**Exercise material**
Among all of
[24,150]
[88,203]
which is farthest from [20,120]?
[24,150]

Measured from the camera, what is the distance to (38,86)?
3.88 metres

**The problem**
Format every line of the entries above as a numbered list, omitting blank lines.

**Solution to this problem**
1. Among all of
2. [24,150]
3. [88,203]
4. which is farthest from [20,120]?
5. [24,150]
6. Measured from the camera, what is the distance to (38,86)?
7. 3.88 metres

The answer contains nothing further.